4 years of high school LD debate
4 years of parli debate
3 years of coaching high school LD debate
4 years of college IE's
...and countless rounds of judging on the high school level (mostly policy)

*If you want a fast glimpse at what I'll vote on, go to the bottom of this*

That said, I have been too busy with work to judge at any NPDA tournaments this year (it is my "first year out" of the activity). I plan to approach NPDA rounds in the same fashion as I wanted judges to approach my rounds at NPDA...by the flow.

I flow. That's how I know which arguments each side made. I do my best to judge by how YOU tell me to judge. If you want me to default to a policymaker paradigm, fine, I'll do it. You just have to tell me. If you want to do something out of the ordinary and tell me to default to a deontological framework (remember I competed in and coached LD), I'll do it if you tell me to. I also accept challenges of these frameworks from the opposing team. I WELCOME challenges of traditional frameworks if the other team doesn't provide justification for why they're using them. If I am not told to default to anything, I will default to the net-benefits paradigm and use the debaters' impact weighing calculus to make my decision. Regardless of what happens in terms of how I am told or not told to view the round, I do my best to stay out of the round as much as possible. If you impact your claims, weigh the impacts, provide justifications for your new and innovative positions, etc, we should get along just fine.
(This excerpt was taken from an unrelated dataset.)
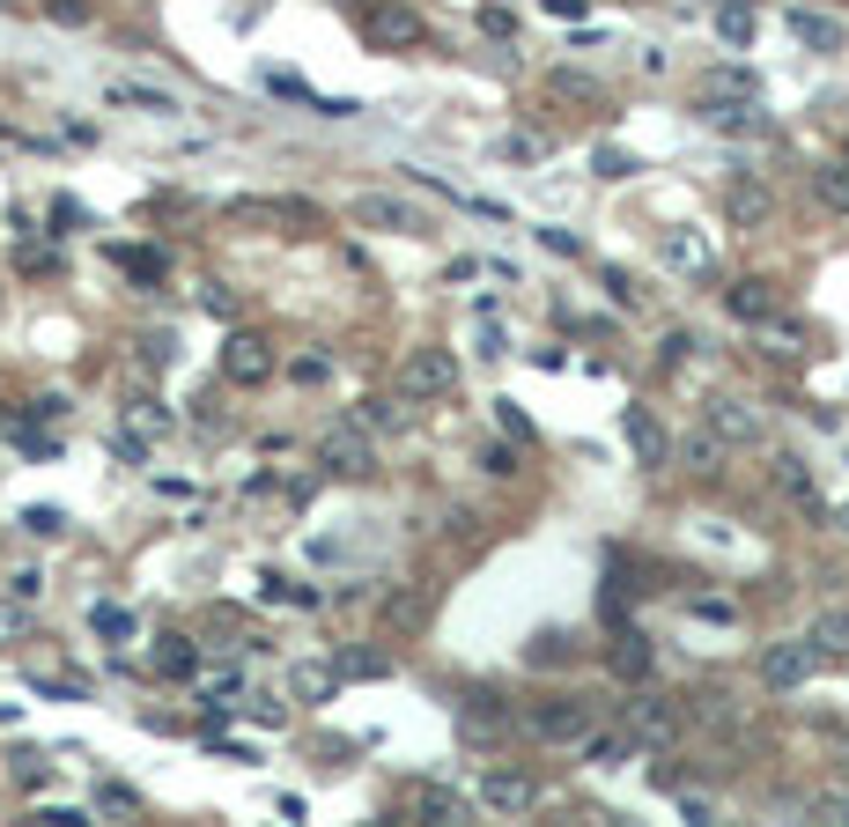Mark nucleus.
Here are the masks:
<instances>
[{"instance_id": "f257e3e1", "label": "nucleus", "mask_w": 849, "mask_h": 827, "mask_svg": "<svg viewBox=\"0 0 849 827\" xmlns=\"http://www.w3.org/2000/svg\"><path fill=\"white\" fill-rule=\"evenodd\" d=\"M391 391L413 399V407L451 399V391H459V355H451V347H413L407 363H399V377H391Z\"/></svg>"}, {"instance_id": "f03ea898", "label": "nucleus", "mask_w": 849, "mask_h": 827, "mask_svg": "<svg viewBox=\"0 0 849 827\" xmlns=\"http://www.w3.org/2000/svg\"><path fill=\"white\" fill-rule=\"evenodd\" d=\"M318 465H325L333 481H369V473H377V437H369L363 421H333V429L318 437Z\"/></svg>"}, {"instance_id": "7ed1b4c3", "label": "nucleus", "mask_w": 849, "mask_h": 827, "mask_svg": "<svg viewBox=\"0 0 849 827\" xmlns=\"http://www.w3.org/2000/svg\"><path fill=\"white\" fill-rule=\"evenodd\" d=\"M621 731H628V747H665V739L679 731V702H673V695L635 687L628 702H621Z\"/></svg>"}, {"instance_id": "20e7f679", "label": "nucleus", "mask_w": 849, "mask_h": 827, "mask_svg": "<svg viewBox=\"0 0 849 827\" xmlns=\"http://www.w3.org/2000/svg\"><path fill=\"white\" fill-rule=\"evenodd\" d=\"M813 665H820V657H813V643H805V635H791V643H769V651H761V687H769V695H798V687L813 680Z\"/></svg>"}, {"instance_id": "39448f33", "label": "nucleus", "mask_w": 849, "mask_h": 827, "mask_svg": "<svg viewBox=\"0 0 849 827\" xmlns=\"http://www.w3.org/2000/svg\"><path fill=\"white\" fill-rule=\"evenodd\" d=\"M621 437H628V451H635V465H643V473L673 465V437H665V421H657L651 407H628V414H621Z\"/></svg>"}, {"instance_id": "423d86ee", "label": "nucleus", "mask_w": 849, "mask_h": 827, "mask_svg": "<svg viewBox=\"0 0 849 827\" xmlns=\"http://www.w3.org/2000/svg\"><path fill=\"white\" fill-rule=\"evenodd\" d=\"M363 30H369V45H421V37H429V23L413 15L407 0H377V8H363Z\"/></svg>"}, {"instance_id": "0eeeda50", "label": "nucleus", "mask_w": 849, "mask_h": 827, "mask_svg": "<svg viewBox=\"0 0 849 827\" xmlns=\"http://www.w3.org/2000/svg\"><path fill=\"white\" fill-rule=\"evenodd\" d=\"M525 724H533L547 747H583V739H591V709L583 702H533Z\"/></svg>"}, {"instance_id": "6e6552de", "label": "nucleus", "mask_w": 849, "mask_h": 827, "mask_svg": "<svg viewBox=\"0 0 849 827\" xmlns=\"http://www.w3.org/2000/svg\"><path fill=\"white\" fill-rule=\"evenodd\" d=\"M222 377H229V385H267L273 347L259 341V333H229V341H222Z\"/></svg>"}, {"instance_id": "1a4fd4ad", "label": "nucleus", "mask_w": 849, "mask_h": 827, "mask_svg": "<svg viewBox=\"0 0 849 827\" xmlns=\"http://www.w3.org/2000/svg\"><path fill=\"white\" fill-rule=\"evenodd\" d=\"M702 429H717V437L739 451V443H761V414H753V399H739V391H717L702 414Z\"/></svg>"}, {"instance_id": "9d476101", "label": "nucleus", "mask_w": 849, "mask_h": 827, "mask_svg": "<svg viewBox=\"0 0 849 827\" xmlns=\"http://www.w3.org/2000/svg\"><path fill=\"white\" fill-rule=\"evenodd\" d=\"M533 798H539V783L525 776V769H487V776H481V805H487V813H525Z\"/></svg>"}, {"instance_id": "9b49d317", "label": "nucleus", "mask_w": 849, "mask_h": 827, "mask_svg": "<svg viewBox=\"0 0 849 827\" xmlns=\"http://www.w3.org/2000/svg\"><path fill=\"white\" fill-rule=\"evenodd\" d=\"M805 643H813L820 665H849V606H820L813 629H805Z\"/></svg>"}, {"instance_id": "f8f14e48", "label": "nucleus", "mask_w": 849, "mask_h": 827, "mask_svg": "<svg viewBox=\"0 0 849 827\" xmlns=\"http://www.w3.org/2000/svg\"><path fill=\"white\" fill-rule=\"evenodd\" d=\"M665 267L687 273V281H717V251H709V237H695V229H673V237H665Z\"/></svg>"}, {"instance_id": "ddd939ff", "label": "nucleus", "mask_w": 849, "mask_h": 827, "mask_svg": "<svg viewBox=\"0 0 849 827\" xmlns=\"http://www.w3.org/2000/svg\"><path fill=\"white\" fill-rule=\"evenodd\" d=\"M791 37H798L805 52H820V60H827V52H842V45H849V30L835 23L827 8H791Z\"/></svg>"}, {"instance_id": "4468645a", "label": "nucleus", "mask_w": 849, "mask_h": 827, "mask_svg": "<svg viewBox=\"0 0 849 827\" xmlns=\"http://www.w3.org/2000/svg\"><path fill=\"white\" fill-rule=\"evenodd\" d=\"M673 459H687V473H695V481H717V473H724V459H731V443L717 437V429H695L687 443H673Z\"/></svg>"}, {"instance_id": "2eb2a0df", "label": "nucleus", "mask_w": 849, "mask_h": 827, "mask_svg": "<svg viewBox=\"0 0 849 827\" xmlns=\"http://www.w3.org/2000/svg\"><path fill=\"white\" fill-rule=\"evenodd\" d=\"M289 695H295V702H333V695H340L333 657H303V665H289Z\"/></svg>"}, {"instance_id": "dca6fc26", "label": "nucleus", "mask_w": 849, "mask_h": 827, "mask_svg": "<svg viewBox=\"0 0 849 827\" xmlns=\"http://www.w3.org/2000/svg\"><path fill=\"white\" fill-rule=\"evenodd\" d=\"M695 89H702V104H753L761 97V82H753L746 67H709Z\"/></svg>"}, {"instance_id": "f3484780", "label": "nucleus", "mask_w": 849, "mask_h": 827, "mask_svg": "<svg viewBox=\"0 0 849 827\" xmlns=\"http://www.w3.org/2000/svg\"><path fill=\"white\" fill-rule=\"evenodd\" d=\"M459 724H465L473 747H487V739L509 724V702H495V695H465V702H459Z\"/></svg>"}, {"instance_id": "a211bd4d", "label": "nucleus", "mask_w": 849, "mask_h": 827, "mask_svg": "<svg viewBox=\"0 0 849 827\" xmlns=\"http://www.w3.org/2000/svg\"><path fill=\"white\" fill-rule=\"evenodd\" d=\"M333 673H340V680H385V673H391V651H377V643H340V651H333Z\"/></svg>"}, {"instance_id": "6ab92c4d", "label": "nucleus", "mask_w": 849, "mask_h": 827, "mask_svg": "<svg viewBox=\"0 0 849 827\" xmlns=\"http://www.w3.org/2000/svg\"><path fill=\"white\" fill-rule=\"evenodd\" d=\"M407 813H413V820H465V798L451 791V783H413Z\"/></svg>"}, {"instance_id": "aec40b11", "label": "nucleus", "mask_w": 849, "mask_h": 827, "mask_svg": "<svg viewBox=\"0 0 849 827\" xmlns=\"http://www.w3.org/2000/svg\"><path fill=\"white\" fill-rule=\"evenodd\" d=\"M724 303H731L739 325H769V318H776V289H769V281H731Z\"/></svg>"}, {"instance_id": "412c9836", "label": "nucleus", "mask_w": 849, "mask_h": 827, "mask_svg": "<svg viewBox=\"0 0 849 827\" xmlns=\"http://www.w3.org/2000/svg\"><path fill=\"white\" fill-rule=\"evenodd\" d=\"M421 621H429V591H421V584H391V591H385V629L413 635Z\"/></svg>"}, {"instance_id": "4be33fe9", "label": "nucleus", "mask_w": 849, "mask_h": 827, "mask_svg": "<svg viewBox=\"0 0 849 827\" xmlns=\"http://www.w3.org/2000/svg\"><path fill=\"white\" fill-rule=\"evenodd\" d=\"M776 487L798 503L805 517H827V503H820V487H813V473H805V459H791V451H783V459H776Z\"/></svg>"}, {"instance_id": "5701e85b", "label": "nucleus", "mask_w": 849, "mask_h": 827, "mask_svg": "<svg viewBox=\"0 0 849 827\" xmlns=\"http://www.w3.org/2000/svg\"><path fill=\"white\" fill-rule=\"evenodd\" d=\"M606 665H613V680H643V673H651V635L621 629V635L606 643Z\"/></svg>"}, {"instance_id": "b1692460", "label": "nucleus", "mask_w": 849, "mask_h": 827, "mask_svg": "<svg viewBox=\"0 0 849 827\" xmlns=\"http://www.w3.org/2000/svg\"><path fill=\"white\" fill-rule=\"evenodd\" d=\"M724 207H731V222H739V229H761V222L776 215L769 185H753V178H739V185H731V193H724Z\"/></svg>"}, {"instance_id": "393cba45", "label": "nucleus", "mask_w": 849, "mask_h": 827, "mask_svg": "<svg viewBox=\"0 0 849 827\" xmlns=\"http://www.w3.org/2000/svg\"><path fill=\"white\" fill-rule=\"evenodd\" d=\"M155 673H163V680H200V643L163 635V643H155Z\"/></svg>"}, {"instance_id": "a878e982", "label": "nucleus", "mask_w": 849, "mask_h": 827, "mask_svg": "<svg viewBox=\"0 0 849 827\" xmlns=\"http://www.w3.org/2000/svg\"><path fill=\"white\" fill-rule=\"evenodd\" d=\"M355 222H369V229H413L407 200H391V193H363L355 200Z\"/></svg>"}, {"instance_id": "bb28decb", "label": "nucleus", "mask_w": 849, "mask_h": 827, "mask_svg": "<svg viewBox=\"0 0 849 827\" xmlns=\"http://www.w3.org/2000/svg\"><path fill=\"white\" fill-rule=\"evenodd\" d=\"M702 119L717 126V133H769V119H761L753 104H702Z\"/></svg>"}, {"instance_id": "cd10ccee", "label": "nucleus", "mask_w": 849, "mask_h": 827, "mask_svg": "<svg viewBox=\"0 0 849 827\" xmlns=\"http://www.w3.org/2000/svg\"><path fill=\"white\" fill-rule=\"evenodd\" d=\"M111 104H133V111H155V119L178 111V97H170V89H148V82H111Z\"/></svg>"}, {"instance_id": "c85d7f7f", "label": "nucleus", "mask_w": 849, "mask_h": 827, "mask_svg": "<svg viewBox=\"0 0 849 827\" xmlns=\"http://www.w3.org/2000/svg\"><path fill=\"white\" fill-rule=\"evenodd\" d=\"M813 193H820L835 215H849V163H820V171H813Z\"/></svg>"}, {"instance_id": "c756f323", "label": "nucleus", "mask_w": 849, "mask_h": 827, "mask_svg": "<svg viewBox=\"0 0 849 827\" xmlns=\"http://www.w3.org/2000/svg\"><path fill=\"white\" fill-rule=\"evenodd\" d=\"M717 37H724V45H753V0H724V15H717Z\"/></svg>"}, {"instance_id": "7c9ffc66", "label": "nucleus", "mask_w": 849, "mask_h": 827, "mask_svg": "<svg viewBox=\"0 0 849 827\" xmlns=\"http://www.w3.org/2000/svg\"><path fill=\"white\" fill-rule=\"evenodd\" d=\"M259 599H267V606H318V591L311 584H289V577H259Z\"/></svg>"}, {"instance_id": "2f4dec72", "label": "nucleus", "mask_w": 849, "mask_h": 827, "mask_svg": "<svg viewBox=\"0 0 849 827\" xmlns=\"http://www.w3.org/2000/svg\"><path fill=\"white\" fill-rule=\"evenodd\" d=\"M89 629H97L104 643H133V613H126V606H111V599H104V606H89Z\"/></svg>"}, {"instance_id": "473e14b6", "label": "nucleus", "mask_w": 849, "mask_h": 827, "mask_svg": "<svg viewBox=\"0 0 849 827\" xmlns=\"http://www.w3.org/2000/svg\"><path fill=\"white\" fill-rule=\"evenodd\" d=\"M126 429H133V437H170V407H155V399H133V407H126Z\"/></svg>"}, {"instance_id": "72a5a7b5", "label": "nucleus", "mask_w": 849, "mask_h": 827, "mask_svg": "<svg viewBox=\"0 0 849 827\" xmlns=\"http://www.w3.org/2000/svg\"><path fill=\"white\" fill-rule=\"evenodd\" d=\"M45 15L60 30H82V23H97V0H45Z\"/></svg>"}, {"instance_id": "f704fd0d", "label": "nucleus", "mask_w": 849, "mask_h": 827, "mask_svg": "<svg viewBox=\"0 0 849 827\" xmlns=\"http://www.w3.org/2000/svg\"><path fill=\"white\" fill-rule=\"evenodd\" d=\"M569 651H577V643H569L561 629H539V635H533V651H525V657H533V665H561Z\"/></svg>"}, {"instance_id": "c9c22d12", "label": "nucleus", "mask_w": 849, "mask_h": 827, "mask_svg": "<svg viewBox=\"0 0 849 827\" xmlns=\"http://www.w3.org/2000/svg\"><path fill=\"white\" fill-rule=\"evenodd\" d=\"M347 421H363L369 437H377V429H399V407H391V399H363V407L347 414Z\"/></svg>"}, {"instance_id": "e433bc0d", "label": "nucleus", "mask_w": 849, "mask_h": 827, "mask_svg": "<svg viewBox=\"0 0 849 827\" xmlns=\"http://www.w3.org/2000/svg\"><path fill=\"white\" fill-rule=\"evenodd\" d=\"M591 171H599V178H635V155H628V148H613V141H599Z\"/></svg>"}, {"instance_id": "4c0bfd02", "label": "nucleus", "mask_w": 849, "mask_h": 827, "mask_svg": "<svg viewBox=\"0 0 849 827\" xmlns=\"http://www.w3.org/2000/svg\"><path fill=\"white\" fill-rule=\"evenodd\" d=\"M599 289H606V296H613V303H621V311H628V318L643 311V296H635V281H628V273H621V267H606V273H599Z\"/></svg>"}, {"instance_id": "58836bf2", "label": "nucleus", "mask_w": 849, "mask_h": 827, "mask_svg": "<svg viewBox=\"0 0 849 827\" xmlns=\"http://www.w3.org/2000/svg\"><path fill=\"white\" fill-rule=\"evenodd\" d=\"M555 97H569V104H599V82H591V74H569V67H561V74H555Z\"/></svg>"}, {"instance_id": "ea45409f", "label": "nucleus", "mask_w": 849, "mask_h": 827, "mask_svg": "<svg viewBox=\"0 0 849 827\" xmlns=\"http://www.w3.org/2000/svg\"><path fill=\"white\" fill-rule=\"evenodd\" d=\"M495 155H503V163H539V133H503Z\"/></svg>"}, {"instance_id": "a19ab883", "label": "nucleus", "mask_w": 849, "mask_h": 827, "mask_svg": "<svg viewBox=\"0 0 849 827\" xmlns=\"http://www.w3.org/2000/svg\"><path fill=\"white\" fill-rule=\"evenodd\" d=\"M687 613H695V621H709V629H731V621H739V606H731V599H687Z\"/></svg>"}, {"instance_id": "79ce46f5", "label": "nucleus", "mask_w": 849, "mask_h": 827, "mask_svg": "<svg viewBox=\"0 0 849 827\" xmlns=\"http://www.w3.org/2000/svg\"><path fill=\"white\" fill-rule=\"evenodd\" d=\"M23 533H37V539H60V533H67V517L52 511V503H37V511H23Z\"/></svg>"}, {"instance_id": "37998d69", "label": "nucleus", "mask_w": 849, "mask_h": 827, "mask_svg": "<svg viewBox=\"0 0 849 827\" xmlns=\"http://www.w3.org/2000/svg\"><path fill=\"white\" fill-rule=\"evenodd\" d=\"M481 30H487V37H495V45H509V37H517V15H509V8H495V0H487V8H481Z\"/></svg>"}, {"instance_id": "c03bdc74", "label": "nucleus", "mask_w": 849, "mask_h": 827, "mask_svg": "<svg viewBox=\"0 0 849 827\" xmlns=\"http://www.w3.org/2000/svg\"><path fill=\"white\" fill-rule=\"evenodd\" d=\"M126 273H141V281H163V251H119Z\"/></svg>"}, {"instance_id": "a18cd8bd", "label": "nucleus", "mask_w": 849, "mask_h": 827, "mask_svg": "<svg viewBox=\"0 0 849 827\" xmlns=\"http://www.w3.org/2000/svg\"><path fill=\"white\" fill-rule=\"evenodd\" d=\"M495 421H503V437H509V443H533V421L509 407V399H495Z\"/></svg>"}, {"instance_id": "49530a36", "label": "nucleus", "mask_w": 849, "mask_h": 827, "mask_svg": "<svg viewBox=\"0 0 849 827\" xmlns=\"http://www.w3.org/2000/svg\"><path fill=\"white\" fill-rule=\"evenodd\" d=\"M695 347H702L695 333H665V347H657V363H665V369H679L687 355H695Z\"/></svg>"}, {"instance_id": "de8ad7c7", "label": "nucleus", "mask_w": 849, "mask_h": 827, "mask_svg": "<svg viewBox=\"0 0 849 827\" xmlns=\"http://www.w3.org/2000/svg\"><path fill=\"white\" fill-rule=\"evenodd\" d=\"M289 377H295V385H325V377H333V363H325V355H295Z\"/></svg>"}, {"instance_id": "09e8293b", "label": "nucleus", "mask_w": 849, "mask_h": 827, "mask_svg": "<svg viewBox=\"0 0 849 827\" xmlns=\"http://www.w3.org/2000/svg\"><path fill=\"white\" fill-rule=\"evenodd\" d=\"M481 473L509 481V473H517V451H509V443H487V451H481Z\"/></svg>"}, {"instance_id": "8fccbe9b", "label": "nucleus", "mask_w": 849, "mask_h": 827, "mask_svg": "<svg viewBox=\"0 0 849 827\" xmlns=\"http://www.w3.org/2000/svg\"><path fill=\"white\" fill-rule=\"evenodd\" d=\"M628 754V747H621V739H583V761H591V769H613V761Z\"/></svg>"}, {"instance_id": "3c124183", "label": "nucleus", "mask_w": 849, "mask_h": 827, "mask_svg": "<svg viewBox=\"0 0 849 827\" xmlns=\"http://www.w3.org/2000/svg\"><path fill=\"white\" fill-rule=\"evenodd\" d=\"M679 820H695V827H709V820H717V805H709L702 791H679Z\"/></svg>"}, {"instance_id": "603ef678", "label": "nucleus", "mask_w": 849, "mask_h": 827, "mask_svg": "<svg viewBox=\"0 0 849 827\" xmlns=\"http://www.w3.org/2000/svg\"><path fill=\"white\" fill-rule=\"evenodd\" d=\"M111 451H119L126 465H148V437H133V429H119V437H111Z\"/></svg>"}, {"instance_id": "864d4df0", "label": "nucleus", "mask_w": 849, "mask_h": 827, "mask_svg": "<svg viewBox=\"0 0 849 827\" xmlns=\"http://www.w3.org/2000/svg\"><path fill=\"white\" fill-rule=\"evenodd\" d=\"M37 591H45V577H37V569H15V577H8V599H23V606L37 599Z\"/></svg>"}, {"instance_id": "5fc2aeb1", "label": "nucleus", "mask_w": 849, "mask_h": 827, "mask_svg": "<svg viewBox=\"0 0 849 827\" xmlns=\"http://www.w3.org/2000/svg\"><path fill=\"white\" fill-rule=\"evenodd\" d=\"M539 244H547V251H561V259H577V251H583L577 229H539Z\"/></svg>"}, {"instance_id": "6e6d98bb", "label": "nucleus", "mask_w": 849, "mask_h": 827, "mask_svg": "<svg viewBox=\"0 0 849 827\" xmlns=\"http://www.w3.org/2000/svg\"><path fill=\"white\" fill-rule=\"evenodd\" d=\"M769 347H776V355H805V333H791V325L769 318Z\"/></svg>"}, {"instance_id": "4d7b16f0", "label": "nucleus", "mask_w": 849, "mask_h": 827, "mask_svg": "<svg viewBox=\"0 0 849 827\" xmlns=\"http://www.w3.org/2000/svg\"><path fill=\"white\" fill-rule=\"evenodd\" d=\"M97 805H104V813H133V805H141V798H133L126 783H104V791H97Z\"/></svg>"}, {"instance_id": "13d9d810", "label": "nucleus", "mask_w": 849, "mask_h": 827, "mask_svg": "<svg viewBox=\"0 0 849 827\" xmlns=\"http://www.w3.org/2000/svg\"><path fill=\"white\" fill-rule=\"evenodd\" d=\"M15 776H23V791H45V783H52V761L23 754V769H15Z\"/></svg>"}, {"instance_id": "bf43d9fd", "label": "nucleus", "mask_w": 849, "mask_h": 827, "mask_svg": "<svg viewBox=\"0 0 849 827\" xmlns=\"http://www.w3.org/2000/svg\"><path fill=\"white\" fill-rule=\"evenodd\" d=\"M200 303H207V311H215V318H237V296L222 289V281H207V296H200Z\"/></svg>"}, {"instance_id": "052dcab7", "label": "nucleus", "mask_w": 849, "mask_h": 827, "mask_svg": "<svg viewBox=\"0 0 849 827\" xmlns=\"http://www.w3.org/2000/svg\"><path fill=\"white\" fill-rule=\"evenodd\" d=\"M0 635H23V599H15V606H0Z\"/></svg>"}, {"instance_id": "680f3d73", "label": "nucleus", "mask_w": 849, "mask_h": 827, "mask_svg": "<svg viewBox=\"0 0 849 827\" xmlns=\"http://www.w3.org/2000/svg\"><path fill=\"white\" fill-rule=\"evenodd\" d=\"M547 15H561V23H569V15H583V0H547Z\"/></svg>"}, {"instance_id": "e2e57ef3", "label": "nucleus", "mask_w": 849, "mask_h": 827, "mask_svg": "<svg viewBox=\"0 0 849 827\" xmlns=\"http://www.w3.org/2000/svg\"><path fill=\"white\" fill-rule=\"evenodd\" d=\"M835 525H842V533H849V503H842V511H835Z\"/></svg>"}, {"instance_id": "0e129e2a", "label": "nucleus", "mask_w": 849, "mask_h": 827, "mask_svg": "<svg viewBox=\"0 0 849 827\" xmlns=\"http://www.w3.org/2000/svg\"><path fill=\"white\" fill-rule=\"evenodd\" d=\"M0 8H8V0H0Z\"/></svg>"}]
</instances>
*Here's where the "fast glimpse" part of my paradigm starts. It's okay, we all get lost on the way to the room. :)*

- I default to a net benefits criterion unless told otherwise.
- I like articulated voters on T, K, etc.
- On T: I vote on it, but I prefer abuse stories if you claim abuse. I also tend to prefer more innovative standards than "abuse," "education loss," and "skewed prep time," but that's just me.
- On K: I love good K's and I abhor bad ones. I prefer the specific K's to plan text, your opponent's dialogue, etc, to the 8 minute LOC "statism" K's.
- On CP: Topical CPs are okay with me. Non-competitive ones are not. I'll vote for the GOV plan really fast if they point out you don't solve for what they claim, you're not mutually exclusive, etc. (A note on mutual exclusivity: I do buy the net-benefits mutual exclusivity argument, but that requires an impact calculus by the OPP.)

To boil it down: if it wasn't said, it didn't happen. You do your job on the flow, and I'll do mine as a judge on the flow.

Anything else? Just ask! I'm quite laid-back and I don't believe debate = anything and everything important in life. This is your game. Play it as you will.